[Input records Boundary: Start]

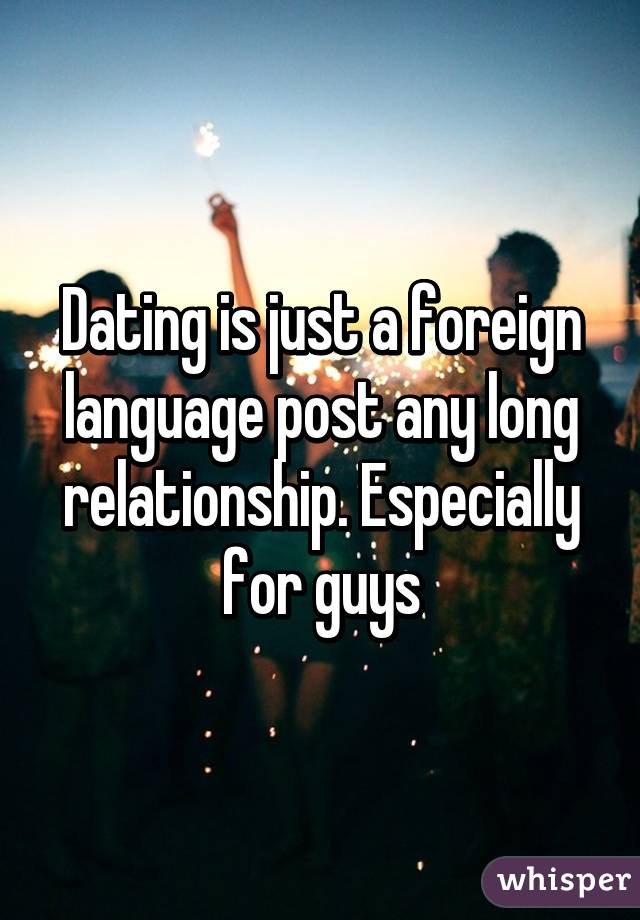 Dating is just a foreign language post any long relationship. Especially for guys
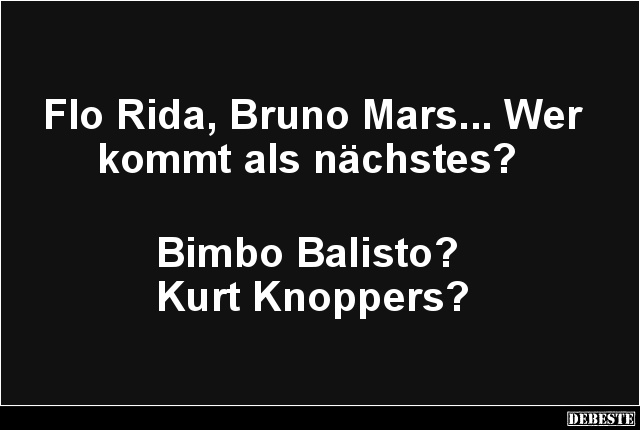 Flo Rida, Bruno Mars... Wer kommt als nächstes? - Lustige Bilder | DEBESTE.de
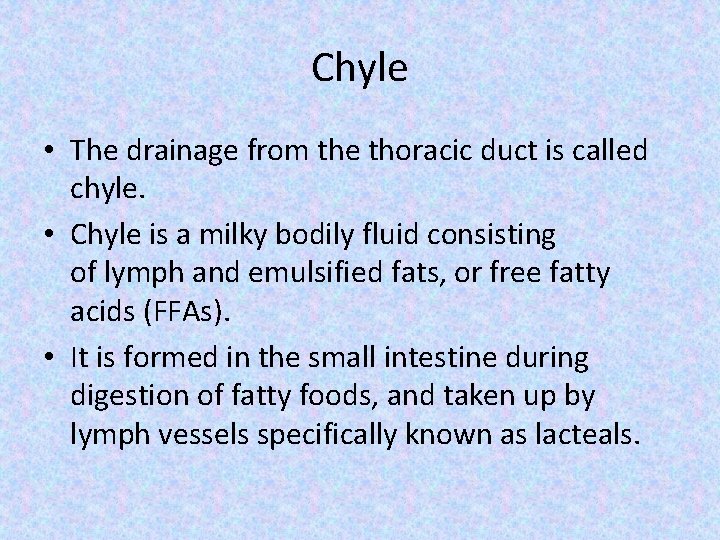 Chyle • The drainage from the thoracic duct is called chyle. • Chyle is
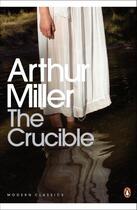 Couverture du livre « The Crucible » de Arthur Miller aux éditions Penguin Books Ltd Digital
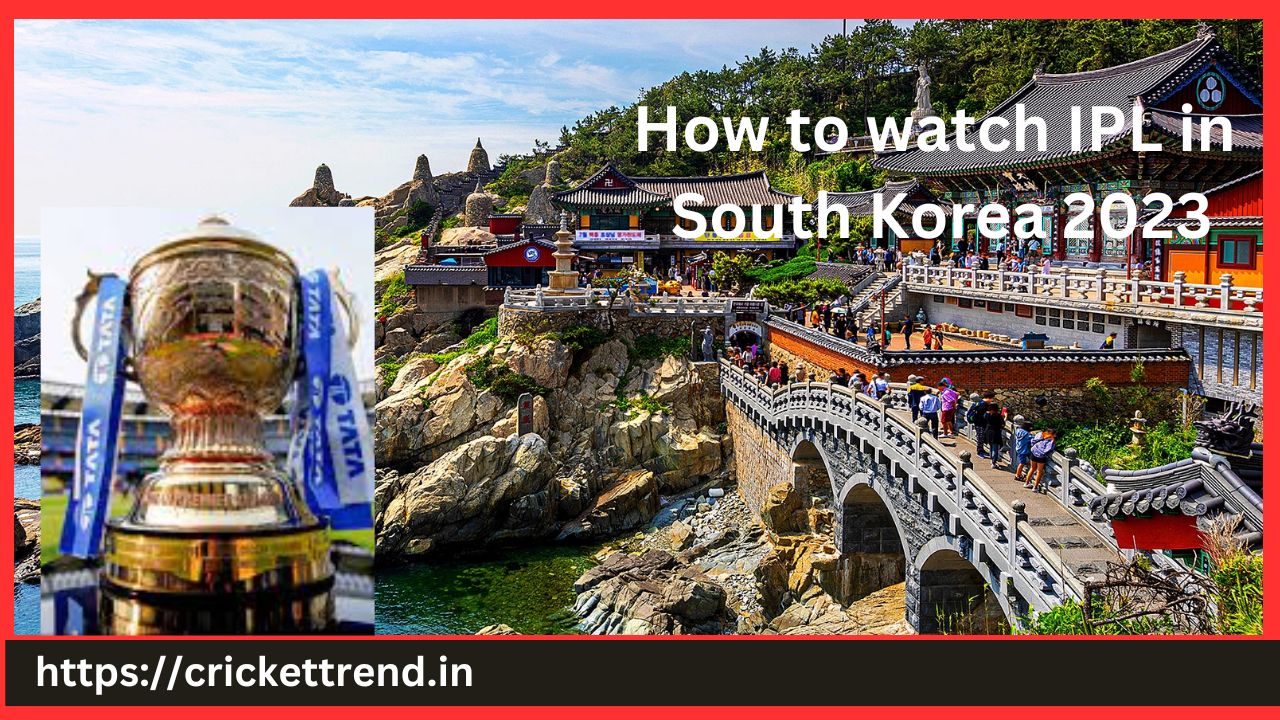 You are currently viewing How to watch IPL in South Korea 2023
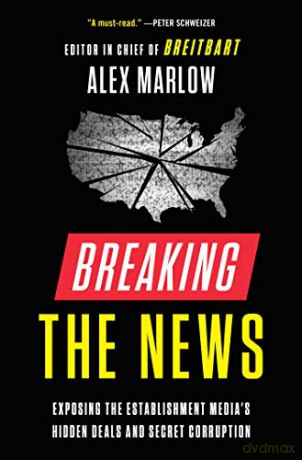 Breaking the News: Exposing the Establishment Media's Hidden Deals and Secret Corruption - Alex Marlow [KSIĄŻKA]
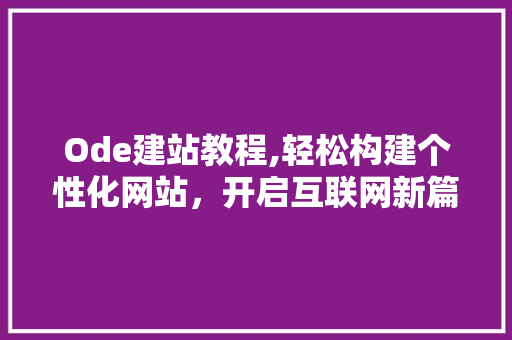 Ode建站教程,轻松构建个性化网站，开启互联网新篇章 Ode建站教程,轻松构建个性化网站，开启互联网新篇章 搜狗SEO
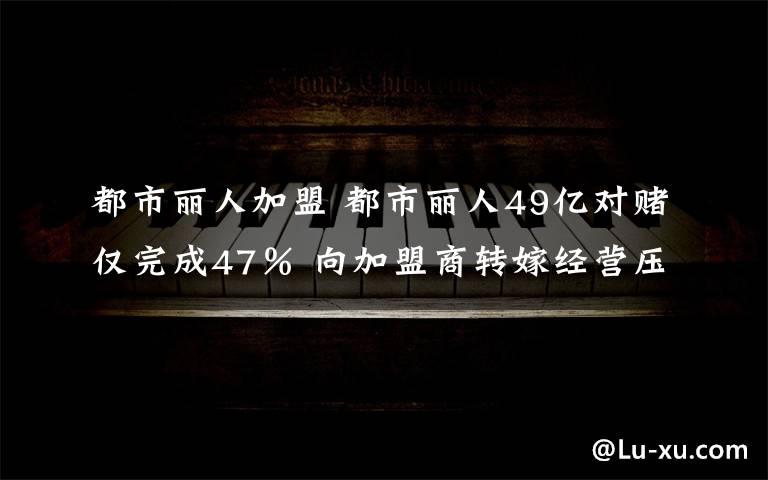 都市麗人加盟 都市麗人49億對賭僅完成47％ 向加盟商轉(zhuǎn)嫁經(jīng)營壓力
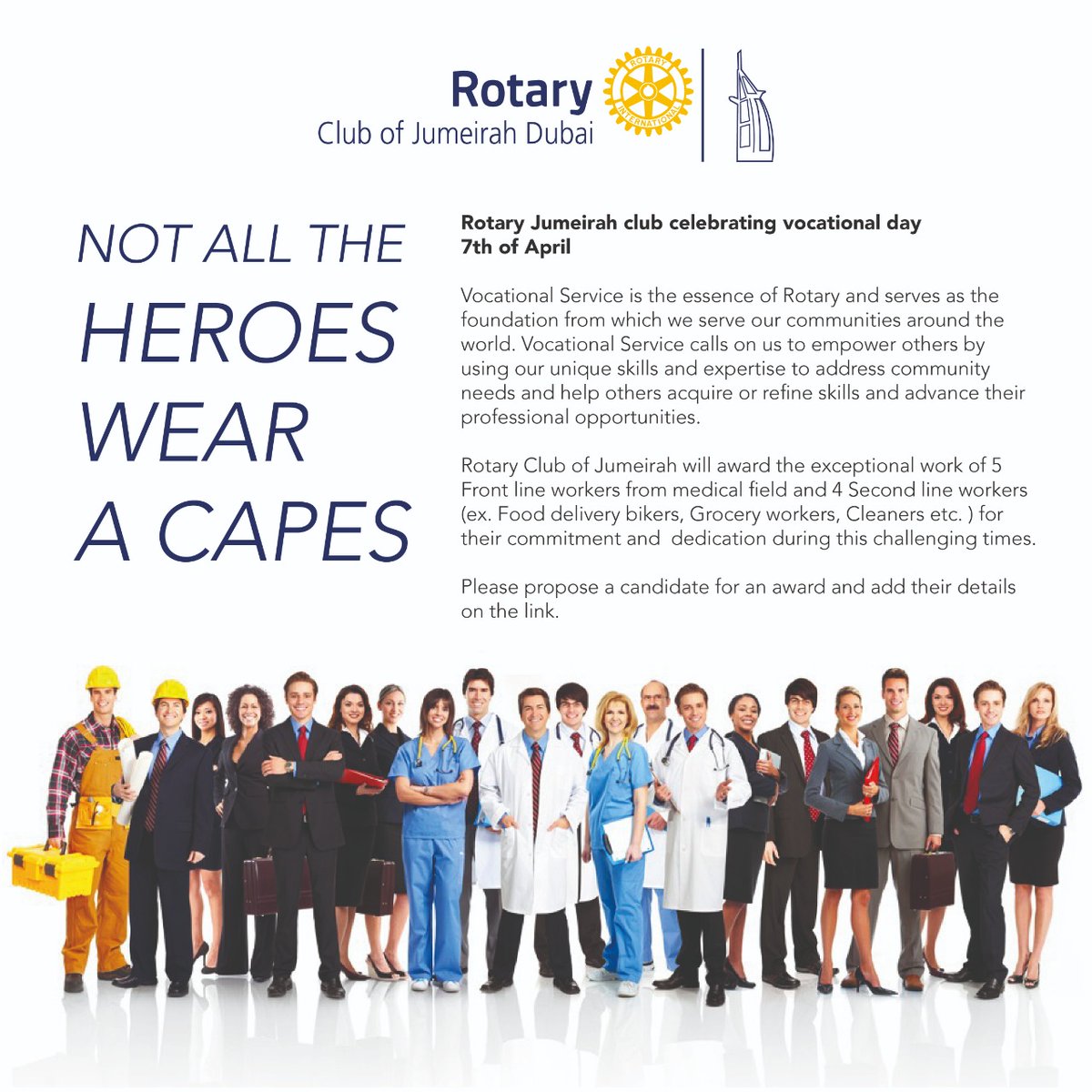 RotaryJumeirah's tweet photo. Rotary Jumeirah Club is celebrating Vocational Day on 7th of April and will award the exceptional work of 5 Front line workers and 4 Second line for their commitment and dedication during the challenging times.

Please propose a candidate for an award: 
https://t.co/EW1IPDvVXB https://t.co/BPCAU12sM6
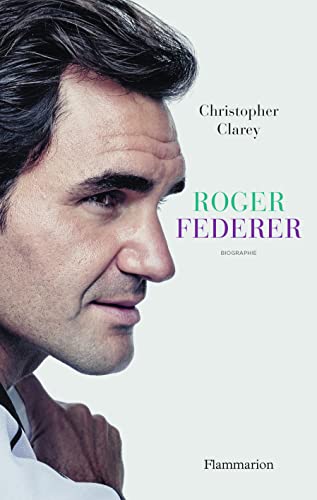 Roger Federer — par Christopher Clarey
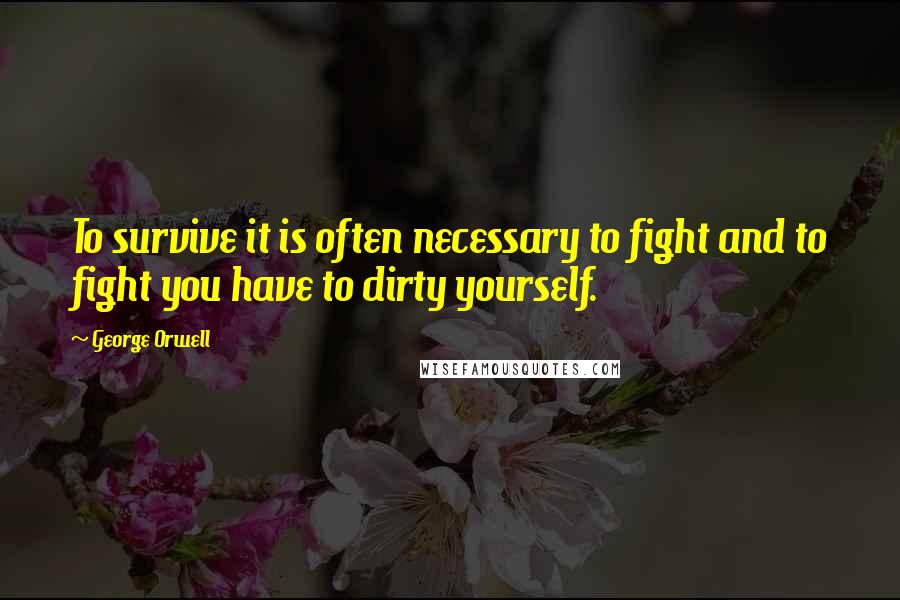 George Orwell Quotes: To survive it is often necessary to fight and to fight you have to dirty yourself.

[Input records Boundary: End]

# Exercise instructions:
Except for the pictures, return every line of the material exactly.

# Solution to this problem:
 Dating is just a foreign language post any long relationship. Especially for guys
 Flo Rida, Bruno Mars... Wer kommt als nächstes? - Lustige Bilder | DEBESTE.de
 Chyle • The drainage from the thoracic duct is called chyle. • Chyle is
 Couverture du livre « The Crucible » de Arthur Miller aux éditions Penguin Books Ltd Digital
 You are currently viewing How to watch IPL in South Korea 2023
 Breaking the News: Exposing the Establishment Media's Hidden Deals and Secret Corruption - Alex Marlow [KSIĄŻKA]
 Ode建站教程,轻松构建个性化网站，开启互联网新篇章 Ode建站教程,轻松构建个性化网站，开启互联网新篇章 搜狗SEO
 都市麗人加盟 都市麗人49億對賭僅完成47％ 向加盟商轉(zhuǎn)嫁經(jīng)營壓力
 RotaryJumeirah's tweet photo. Rotary Jumeirah Club is celebrating Vocational Day on 7th of April and will award the exceptional work of 5 Front line workers and 4 Second line for their commitment and dedication during the challenging times.

Please propose a candidate for an award: 
https://t.co/EW1IPDvVXB https://t.co/BPCAU12sM6
 Roger Federer — par Christopher Clarey
 George Orwell Quotes: To survive it is often necessary to fight and to fight you have to dirty yourself.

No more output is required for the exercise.